Copy out every record precisely.

### Record set
= = = = = = =

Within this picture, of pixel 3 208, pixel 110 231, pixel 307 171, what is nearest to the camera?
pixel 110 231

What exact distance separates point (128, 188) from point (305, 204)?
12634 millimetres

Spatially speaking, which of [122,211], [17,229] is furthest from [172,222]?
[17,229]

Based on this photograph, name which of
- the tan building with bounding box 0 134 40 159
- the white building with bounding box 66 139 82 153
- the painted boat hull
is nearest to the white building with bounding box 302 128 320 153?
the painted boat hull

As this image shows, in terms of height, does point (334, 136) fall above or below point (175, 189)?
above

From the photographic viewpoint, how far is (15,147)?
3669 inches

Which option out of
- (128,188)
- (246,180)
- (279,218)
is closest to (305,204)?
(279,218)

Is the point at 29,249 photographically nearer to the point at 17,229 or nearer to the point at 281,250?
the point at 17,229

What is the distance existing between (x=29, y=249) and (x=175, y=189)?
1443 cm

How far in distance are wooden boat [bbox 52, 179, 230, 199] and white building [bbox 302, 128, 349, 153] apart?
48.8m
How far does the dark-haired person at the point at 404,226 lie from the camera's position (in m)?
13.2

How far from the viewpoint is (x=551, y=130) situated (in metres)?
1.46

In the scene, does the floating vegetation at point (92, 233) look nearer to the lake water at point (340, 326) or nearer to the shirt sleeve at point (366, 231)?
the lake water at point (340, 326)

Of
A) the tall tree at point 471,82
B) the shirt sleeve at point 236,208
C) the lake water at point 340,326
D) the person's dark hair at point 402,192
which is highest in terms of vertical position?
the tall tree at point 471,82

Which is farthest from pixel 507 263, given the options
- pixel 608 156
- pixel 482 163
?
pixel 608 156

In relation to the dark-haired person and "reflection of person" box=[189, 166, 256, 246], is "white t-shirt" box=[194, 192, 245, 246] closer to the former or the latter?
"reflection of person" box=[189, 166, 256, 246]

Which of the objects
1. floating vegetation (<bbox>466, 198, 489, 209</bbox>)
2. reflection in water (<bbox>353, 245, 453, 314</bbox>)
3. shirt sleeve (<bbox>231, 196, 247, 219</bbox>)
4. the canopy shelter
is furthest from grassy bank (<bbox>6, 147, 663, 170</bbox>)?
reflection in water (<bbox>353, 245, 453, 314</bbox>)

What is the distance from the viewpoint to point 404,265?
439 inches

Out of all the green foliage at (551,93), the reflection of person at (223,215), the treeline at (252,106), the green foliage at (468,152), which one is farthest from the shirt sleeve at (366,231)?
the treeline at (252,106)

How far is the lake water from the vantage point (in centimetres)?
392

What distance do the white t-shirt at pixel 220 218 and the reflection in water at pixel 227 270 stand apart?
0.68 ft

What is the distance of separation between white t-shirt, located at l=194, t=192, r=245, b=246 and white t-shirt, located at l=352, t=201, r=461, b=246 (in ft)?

= = = = = = =

### Full solution
Within this picture, of pixel 3 208, pixel 110 231, pixel 307 171, what is nearest to the camera?
pixel 110 231

What exact distance separates point (128, 188) from point (305, 204)?
12634 millimetres

Spatially speaking, which of [122,211], [17,229] is furthest from [172,222]?
[17,229]

Based on this photograph, name which of
- the tan building with bounding box 0 134 40 159
- the white building with bounding box 66 139 82 153
- the painted boat hull
is nearest to the white building with bounding box 302 128 320 153?
the painted boat hull

As this image shows, in terms of height, does point (334, 136) fall above or below point (175, 189)?
above

From the photographic viewpoint, how far is (15,147)?
3669 inches

Which option out of
- (128,188)
- (246,180)
- (279,218)
is closest to (305,204)?
(279,218)

Is the point at 29,249 photographically nearer to the point at 17,229 or nearer to the point at 281,250?
the point at 17,229

What is the distance existing between (x=29, y=249) and (x=175, y=189)?
1443 cm

How far in distance are wooden boat [bbox 52, 179, 230, 199] and white building [bbox 302, 128, 349, 153] apart?
48.8m
How far does the dark-haired person at the point at 404,226 lie from the camera's position (in m)?
13.2

How far from the viewpoint is (x=551, y=130) situated (in metres)?
1.46

In the scene, does the floating vegetation at point (92, 233) look nearer to the lake water at point (340, 326) or nearer to the shirt sleeve at point (366, 231)?
the lake water at point (340, 326)

Of
A) the tall tree at point 471,82
B) the shirt sleeve at point 236,208
C) the lake water at point 340,326
D) the person's dark hair at point 402,192
which is highest in terms of vertical position?
the tall tree at point 471,82

Which is farthest from pixel 507 263, given the options
- pixel 608 156
- pixel 482 163
?
pixel 608 156

In relation to the dark-haired person and "reflection of person" box=[189, 166, 256, 246], is "white t-shirt" box=[194, 192, 245, 246] closer to the former or the latter?
"reflection of person" box=[189, 166, 256, 246]

Which of the objects
1. floating vegetation (<bbox>466, 198, 489, 209</bbox>)
2. reflection in water (<bbox>353, 245, 453, 314</bbox>)
3. shirt sleeve (<bbox>231, 196, 247, 219</bbox>)
4. the canopy shelter
is furthest from grassy bank (<bbox>6, 147, 663, 170</bbox>)?
reflection in water (<bbox>353, 245, 453, 314</bbox>)

What is the distance from the viewpoint to point 404,265?
439 inches

Out of all the green foliage at (551,93), the reflection of person at (223,215), the treeline at (252,106), the green foliage at (468,152), which one is farthest from the shirt sleeve at (366,231)?
the treeline at (252,106)

How far is the lake water from the vantage point (in centimetres)?
392

What distance do the white t-shirt at pixel 220 218 and the reflection in water at pixel 227 270 stand apart?
0.68 ft

What is the distance of separation between white t-shirt, located at l=194, t=192, r=245, b=246 and white t-shirt, located at l=352, t=201, r=461, b=246 (in ft)?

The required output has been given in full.